Required work | Duplicate the whole text on thermionic cathode materials and heaters word for word.

---- Page text

In addition to the listed oxides and borides, other materials can be used as well. Some examples are carbides and borides of transition metals, e.g. zirconium carbide, hafnium carbide, tantalum carbide, hafnium diboride, and their mixtures. Metals from groups IIIB (scandium, yttrium, and some lanthanides, often gadolinium and samarium) and IVB (hafnium, zirconium, titanium) are usually chosen.
A barrier layer of other material can be placed between the base metal and the emission layer, to inhibit chemical reaction between these. The material has to be resistant to high temperatures, have high melting point and very low vapor pressure, and be electrically conductive. Materials used can be e.g. tantalum diboride, titanium diboride, zirconium diboride, niobium diboride, tantalum carbide, zirconium carbide, tantalum nitride, and zirconium nitride.
A cathode heater is a heated wire filament used to heat the cathode in a vacuum tube or cathode ray tube. The cathode element has to achieve the required temperature in order for these tubes to function properly. This is why older electronics often need some time to "warm up" after being powered on; this phenomenon can still be observed in the cathode ray tubes of some modern televisions and computer monitors. The cathode heats to a temperature that causes electrons to be 'boiled out' of its surface into the evacuated space in the tube, a process called thermionic emission. The temperature required for modern oxide-coated cathodes is around 800–1,000 °C (1,470–1,830 °F).

--------
---- Recorded data

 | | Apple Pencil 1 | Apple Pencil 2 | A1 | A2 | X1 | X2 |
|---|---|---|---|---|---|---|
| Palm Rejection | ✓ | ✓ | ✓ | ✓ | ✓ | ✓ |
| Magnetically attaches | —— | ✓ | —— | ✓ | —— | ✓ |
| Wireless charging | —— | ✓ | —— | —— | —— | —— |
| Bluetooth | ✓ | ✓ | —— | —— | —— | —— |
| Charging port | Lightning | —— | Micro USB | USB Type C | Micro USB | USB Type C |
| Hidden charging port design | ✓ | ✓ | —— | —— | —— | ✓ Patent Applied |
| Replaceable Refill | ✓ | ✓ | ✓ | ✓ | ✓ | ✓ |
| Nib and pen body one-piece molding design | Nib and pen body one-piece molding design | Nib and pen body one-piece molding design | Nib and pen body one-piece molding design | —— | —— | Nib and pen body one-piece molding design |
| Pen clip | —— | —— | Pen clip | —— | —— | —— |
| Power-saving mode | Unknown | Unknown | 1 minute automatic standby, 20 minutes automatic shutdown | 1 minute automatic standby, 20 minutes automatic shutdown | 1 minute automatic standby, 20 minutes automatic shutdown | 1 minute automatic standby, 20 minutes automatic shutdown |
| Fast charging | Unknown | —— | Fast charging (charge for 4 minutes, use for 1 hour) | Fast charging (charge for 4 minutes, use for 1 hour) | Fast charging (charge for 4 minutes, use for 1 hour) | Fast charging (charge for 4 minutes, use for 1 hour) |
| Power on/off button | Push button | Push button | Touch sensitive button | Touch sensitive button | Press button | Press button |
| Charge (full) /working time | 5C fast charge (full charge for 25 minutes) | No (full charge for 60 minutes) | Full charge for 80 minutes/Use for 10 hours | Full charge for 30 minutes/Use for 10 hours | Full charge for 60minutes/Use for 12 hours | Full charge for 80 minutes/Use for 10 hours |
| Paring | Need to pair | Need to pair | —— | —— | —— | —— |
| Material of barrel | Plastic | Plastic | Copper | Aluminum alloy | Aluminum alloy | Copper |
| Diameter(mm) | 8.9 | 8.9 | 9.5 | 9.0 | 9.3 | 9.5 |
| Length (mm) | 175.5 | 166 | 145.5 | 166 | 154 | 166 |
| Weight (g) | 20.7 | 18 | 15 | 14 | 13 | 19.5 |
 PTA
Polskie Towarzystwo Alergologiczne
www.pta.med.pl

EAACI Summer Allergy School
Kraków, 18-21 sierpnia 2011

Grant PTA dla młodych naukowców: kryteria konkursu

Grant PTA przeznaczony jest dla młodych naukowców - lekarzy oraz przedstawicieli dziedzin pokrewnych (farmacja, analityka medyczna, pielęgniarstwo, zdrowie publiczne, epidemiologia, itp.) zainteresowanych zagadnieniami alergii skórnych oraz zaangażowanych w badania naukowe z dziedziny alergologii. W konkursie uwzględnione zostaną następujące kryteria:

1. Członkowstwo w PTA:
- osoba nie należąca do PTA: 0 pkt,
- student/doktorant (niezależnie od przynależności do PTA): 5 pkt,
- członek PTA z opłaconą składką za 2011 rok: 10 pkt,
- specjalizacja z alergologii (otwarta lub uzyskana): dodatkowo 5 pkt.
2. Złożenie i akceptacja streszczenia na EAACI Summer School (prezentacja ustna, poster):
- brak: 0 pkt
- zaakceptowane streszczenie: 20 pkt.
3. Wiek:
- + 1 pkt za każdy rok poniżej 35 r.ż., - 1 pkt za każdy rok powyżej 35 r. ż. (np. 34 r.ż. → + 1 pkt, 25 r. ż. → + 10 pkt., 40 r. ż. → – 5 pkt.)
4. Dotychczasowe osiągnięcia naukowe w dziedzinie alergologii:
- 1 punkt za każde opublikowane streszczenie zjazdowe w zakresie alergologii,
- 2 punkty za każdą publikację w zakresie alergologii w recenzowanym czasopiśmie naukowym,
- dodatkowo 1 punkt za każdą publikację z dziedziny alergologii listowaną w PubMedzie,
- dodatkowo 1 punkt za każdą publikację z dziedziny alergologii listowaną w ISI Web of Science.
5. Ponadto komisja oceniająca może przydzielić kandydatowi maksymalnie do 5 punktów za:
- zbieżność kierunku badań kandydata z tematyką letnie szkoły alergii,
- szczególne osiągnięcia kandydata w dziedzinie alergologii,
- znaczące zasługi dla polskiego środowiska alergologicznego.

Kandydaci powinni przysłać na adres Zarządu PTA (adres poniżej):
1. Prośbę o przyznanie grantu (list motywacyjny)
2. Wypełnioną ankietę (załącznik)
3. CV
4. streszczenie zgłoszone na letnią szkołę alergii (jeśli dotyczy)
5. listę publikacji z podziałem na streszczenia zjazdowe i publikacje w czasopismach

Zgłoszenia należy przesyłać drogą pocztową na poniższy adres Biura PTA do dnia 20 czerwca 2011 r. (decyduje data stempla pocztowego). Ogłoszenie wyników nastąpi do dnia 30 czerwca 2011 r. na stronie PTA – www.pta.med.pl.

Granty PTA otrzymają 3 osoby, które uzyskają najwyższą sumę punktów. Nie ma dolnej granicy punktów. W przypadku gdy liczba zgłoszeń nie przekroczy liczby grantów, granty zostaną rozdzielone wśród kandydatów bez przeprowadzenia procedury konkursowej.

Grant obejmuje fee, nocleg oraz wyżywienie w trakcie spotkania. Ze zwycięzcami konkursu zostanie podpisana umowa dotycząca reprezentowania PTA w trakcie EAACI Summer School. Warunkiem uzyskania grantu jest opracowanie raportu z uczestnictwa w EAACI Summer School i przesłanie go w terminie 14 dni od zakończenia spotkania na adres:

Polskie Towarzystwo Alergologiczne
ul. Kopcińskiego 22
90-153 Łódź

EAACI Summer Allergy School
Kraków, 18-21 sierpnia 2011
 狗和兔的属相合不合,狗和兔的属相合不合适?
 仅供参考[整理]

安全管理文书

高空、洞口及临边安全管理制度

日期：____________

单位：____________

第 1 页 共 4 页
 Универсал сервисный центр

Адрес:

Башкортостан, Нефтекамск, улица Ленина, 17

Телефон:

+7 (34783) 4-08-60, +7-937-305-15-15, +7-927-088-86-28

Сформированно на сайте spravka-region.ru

--------

Result of this exercise |
In addition to the listed oxides and borides, other materials can be used as well. Some examples are carbides and borides of transition metals, e.g. zirconium carbide, hafnium carbide, tantalum carbide, hafnium diboride, and their mixtures. Metals from groups IIIB (scandium, yttrium, and some lanthanides, often gadolinium and samarium) and IVB (hafnium, zirconium, titanium) are usually chosen.
A barrier layer of other material can be placed between the base metal and the emission layer, to inhibit chemical reaction between these. The material has to be resistant to high temperatures, have high melting point and very low vapor pressure, and be electrically conductive. Materials used can be e.g. tantalum diboride, titanium diboride, zirconium diboride, niobium diboride, tantalum carbide, zirconium carbide, tantalum nitride, and zirconium nitride.
A cathode heater is a heated wire filament used to heat the cathode in a vacuum tube or cathode ray tube. The cathode element has to achieve the required temperature in order for these tubes to function properly. This is why older electronics often need some time to "warm up" after being powered on; this phenomenon can still be observed in the cathode ray tubes of some modern televisions and computer monitors. The cathode heats to a temperature that causes electrons to be 'boiled out' of its surface into the evacuated space in the tube, a process called thermionic emission. The temperature required for modern oxide-coated cathodes is around 800–1,000 °C (1,470–1,830 °F).